Find the line containing "From a look", then output it and every line after it through the end of the listing below, exactly as written.

================

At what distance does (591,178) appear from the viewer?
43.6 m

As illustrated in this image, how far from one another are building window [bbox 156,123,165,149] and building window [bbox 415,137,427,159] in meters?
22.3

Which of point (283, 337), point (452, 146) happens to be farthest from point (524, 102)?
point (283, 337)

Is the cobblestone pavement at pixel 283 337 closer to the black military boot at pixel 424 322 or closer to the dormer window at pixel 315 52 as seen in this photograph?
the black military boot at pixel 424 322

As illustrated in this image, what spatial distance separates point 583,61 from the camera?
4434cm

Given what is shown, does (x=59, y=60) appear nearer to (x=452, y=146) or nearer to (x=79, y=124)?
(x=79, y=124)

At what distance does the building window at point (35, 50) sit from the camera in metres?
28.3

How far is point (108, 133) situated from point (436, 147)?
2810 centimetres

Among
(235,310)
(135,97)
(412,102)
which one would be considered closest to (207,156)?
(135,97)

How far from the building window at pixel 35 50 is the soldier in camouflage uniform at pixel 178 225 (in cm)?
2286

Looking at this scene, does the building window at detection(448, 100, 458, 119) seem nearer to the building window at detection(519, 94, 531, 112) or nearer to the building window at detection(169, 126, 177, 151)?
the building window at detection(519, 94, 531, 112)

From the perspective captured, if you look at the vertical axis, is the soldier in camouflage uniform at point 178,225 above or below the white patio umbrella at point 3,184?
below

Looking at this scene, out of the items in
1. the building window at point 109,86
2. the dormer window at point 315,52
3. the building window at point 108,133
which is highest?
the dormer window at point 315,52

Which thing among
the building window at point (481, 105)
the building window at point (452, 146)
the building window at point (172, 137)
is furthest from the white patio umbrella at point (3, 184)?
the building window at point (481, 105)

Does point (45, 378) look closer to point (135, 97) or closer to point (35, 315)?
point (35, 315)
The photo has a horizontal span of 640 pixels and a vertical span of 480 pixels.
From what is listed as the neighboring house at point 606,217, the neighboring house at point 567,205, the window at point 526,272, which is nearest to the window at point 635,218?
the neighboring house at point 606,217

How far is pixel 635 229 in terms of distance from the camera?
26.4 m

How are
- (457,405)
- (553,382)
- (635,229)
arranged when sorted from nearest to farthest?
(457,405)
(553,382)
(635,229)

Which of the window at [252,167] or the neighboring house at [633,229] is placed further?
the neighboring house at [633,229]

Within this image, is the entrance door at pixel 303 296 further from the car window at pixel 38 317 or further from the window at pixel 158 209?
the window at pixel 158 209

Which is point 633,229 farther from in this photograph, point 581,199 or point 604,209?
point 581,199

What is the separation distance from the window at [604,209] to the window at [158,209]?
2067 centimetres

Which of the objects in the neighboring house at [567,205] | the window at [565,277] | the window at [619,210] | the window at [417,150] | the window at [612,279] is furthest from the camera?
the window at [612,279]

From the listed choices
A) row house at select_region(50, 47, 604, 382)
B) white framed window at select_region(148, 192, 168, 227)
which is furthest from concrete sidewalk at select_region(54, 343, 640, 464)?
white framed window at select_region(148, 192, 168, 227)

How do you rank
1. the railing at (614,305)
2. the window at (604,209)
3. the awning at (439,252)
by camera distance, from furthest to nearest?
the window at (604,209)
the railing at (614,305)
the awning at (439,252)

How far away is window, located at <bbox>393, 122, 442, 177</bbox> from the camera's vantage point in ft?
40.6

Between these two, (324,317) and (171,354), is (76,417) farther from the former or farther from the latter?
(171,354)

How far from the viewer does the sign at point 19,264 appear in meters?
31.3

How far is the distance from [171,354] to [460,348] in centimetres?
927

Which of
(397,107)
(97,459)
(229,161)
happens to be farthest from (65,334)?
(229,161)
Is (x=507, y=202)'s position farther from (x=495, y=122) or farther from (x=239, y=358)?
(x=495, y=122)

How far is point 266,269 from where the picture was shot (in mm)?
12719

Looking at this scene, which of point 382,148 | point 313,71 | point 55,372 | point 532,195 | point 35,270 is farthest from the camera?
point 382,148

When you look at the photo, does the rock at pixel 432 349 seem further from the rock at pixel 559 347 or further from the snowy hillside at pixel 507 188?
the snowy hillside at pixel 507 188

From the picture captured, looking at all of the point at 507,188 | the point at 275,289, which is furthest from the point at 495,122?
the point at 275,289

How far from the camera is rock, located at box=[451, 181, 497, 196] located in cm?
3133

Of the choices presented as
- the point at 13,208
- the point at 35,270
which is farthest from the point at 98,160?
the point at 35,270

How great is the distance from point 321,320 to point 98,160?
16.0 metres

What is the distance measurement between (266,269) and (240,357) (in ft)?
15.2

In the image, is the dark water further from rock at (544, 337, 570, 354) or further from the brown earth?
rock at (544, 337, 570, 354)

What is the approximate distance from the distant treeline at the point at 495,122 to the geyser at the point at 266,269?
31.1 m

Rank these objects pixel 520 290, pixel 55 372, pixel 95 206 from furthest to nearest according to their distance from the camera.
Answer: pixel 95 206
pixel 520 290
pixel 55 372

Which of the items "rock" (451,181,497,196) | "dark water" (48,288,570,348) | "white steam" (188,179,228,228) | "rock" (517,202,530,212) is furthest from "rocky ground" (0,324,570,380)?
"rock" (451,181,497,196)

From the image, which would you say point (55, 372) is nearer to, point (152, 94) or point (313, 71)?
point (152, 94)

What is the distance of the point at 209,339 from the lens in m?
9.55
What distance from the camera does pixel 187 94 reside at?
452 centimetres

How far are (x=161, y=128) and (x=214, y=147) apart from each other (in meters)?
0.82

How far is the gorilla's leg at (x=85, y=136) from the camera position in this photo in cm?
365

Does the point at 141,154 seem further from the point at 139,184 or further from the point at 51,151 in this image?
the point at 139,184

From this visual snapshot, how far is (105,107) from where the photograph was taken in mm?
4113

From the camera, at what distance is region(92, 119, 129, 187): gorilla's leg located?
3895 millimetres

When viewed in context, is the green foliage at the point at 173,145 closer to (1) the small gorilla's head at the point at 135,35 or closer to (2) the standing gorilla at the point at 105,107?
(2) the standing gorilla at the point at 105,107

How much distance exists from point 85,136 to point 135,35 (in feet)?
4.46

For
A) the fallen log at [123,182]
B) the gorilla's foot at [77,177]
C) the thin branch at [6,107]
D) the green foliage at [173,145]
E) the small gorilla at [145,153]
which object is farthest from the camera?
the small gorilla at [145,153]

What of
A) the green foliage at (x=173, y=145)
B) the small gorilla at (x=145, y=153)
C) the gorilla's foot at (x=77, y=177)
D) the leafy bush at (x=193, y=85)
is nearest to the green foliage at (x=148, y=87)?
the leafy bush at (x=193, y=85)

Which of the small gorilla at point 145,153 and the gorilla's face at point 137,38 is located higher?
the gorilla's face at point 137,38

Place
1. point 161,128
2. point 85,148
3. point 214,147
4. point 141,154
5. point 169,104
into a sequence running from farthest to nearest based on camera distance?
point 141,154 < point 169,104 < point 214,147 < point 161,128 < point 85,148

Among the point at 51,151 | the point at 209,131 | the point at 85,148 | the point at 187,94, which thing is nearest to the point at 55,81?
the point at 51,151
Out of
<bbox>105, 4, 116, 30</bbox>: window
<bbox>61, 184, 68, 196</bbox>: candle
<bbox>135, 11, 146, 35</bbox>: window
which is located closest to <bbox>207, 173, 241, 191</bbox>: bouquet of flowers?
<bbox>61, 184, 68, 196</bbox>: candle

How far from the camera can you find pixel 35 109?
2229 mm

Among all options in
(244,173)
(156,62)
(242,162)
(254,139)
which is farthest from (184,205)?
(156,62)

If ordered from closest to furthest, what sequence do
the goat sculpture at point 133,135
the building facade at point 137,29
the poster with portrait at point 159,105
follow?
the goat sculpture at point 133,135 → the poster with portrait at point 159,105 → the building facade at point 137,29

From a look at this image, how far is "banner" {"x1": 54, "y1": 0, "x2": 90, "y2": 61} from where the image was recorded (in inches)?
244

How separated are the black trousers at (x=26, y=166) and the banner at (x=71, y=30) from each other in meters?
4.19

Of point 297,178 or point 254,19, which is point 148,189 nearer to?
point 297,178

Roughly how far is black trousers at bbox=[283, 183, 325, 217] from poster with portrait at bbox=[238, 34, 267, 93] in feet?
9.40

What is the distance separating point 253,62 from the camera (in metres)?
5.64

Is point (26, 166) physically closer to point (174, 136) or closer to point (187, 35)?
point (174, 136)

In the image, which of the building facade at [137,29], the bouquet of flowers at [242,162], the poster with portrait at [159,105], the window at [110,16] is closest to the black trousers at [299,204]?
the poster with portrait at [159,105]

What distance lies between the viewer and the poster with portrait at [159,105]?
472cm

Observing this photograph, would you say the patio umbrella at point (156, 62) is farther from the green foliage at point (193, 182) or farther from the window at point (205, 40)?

================

### Solution to this exercise
From a look at this image, how far is "banner" {"x1": 54, "y1": 0, "x2": 90, "y2": 61} from where the image was recorded (in inches)?
244

How separated are the black trousers at (x=26, y=166) and the banner at (x=71, y=30) from each other in meters?
4.19

Of point 297,178 or point 254,19, which is point 148,189 nearer to?
point 297,178

Roughly how far is black trousers at bbox=[283, 183, 325, 217] from poster with portrait at bbox=[238, 34, 267, 93] in feet?
9.40

What is the distance separating point 253,62 from the camera (in metres)?
5.64

Is point (26, 166) physically closer to point (174, 136) or closer to point (187, 35)?
point (174, 136)

In the image, which of the building facade at [137,29], the bouquet of flowers at [242,162], the poster with portrait at [159,105], the window at [110,16] is closest to the black trousers at [299,204]?
the poster with portrait at [159,105]

What distance lies between the viewer and the poster with portrait at [159,105]?
472cm

Observing this photograph, would you say the patio umbrella at point (156, 62) is farther from the green foliage at point (193, 182) or farther from the window at point (205, 40)?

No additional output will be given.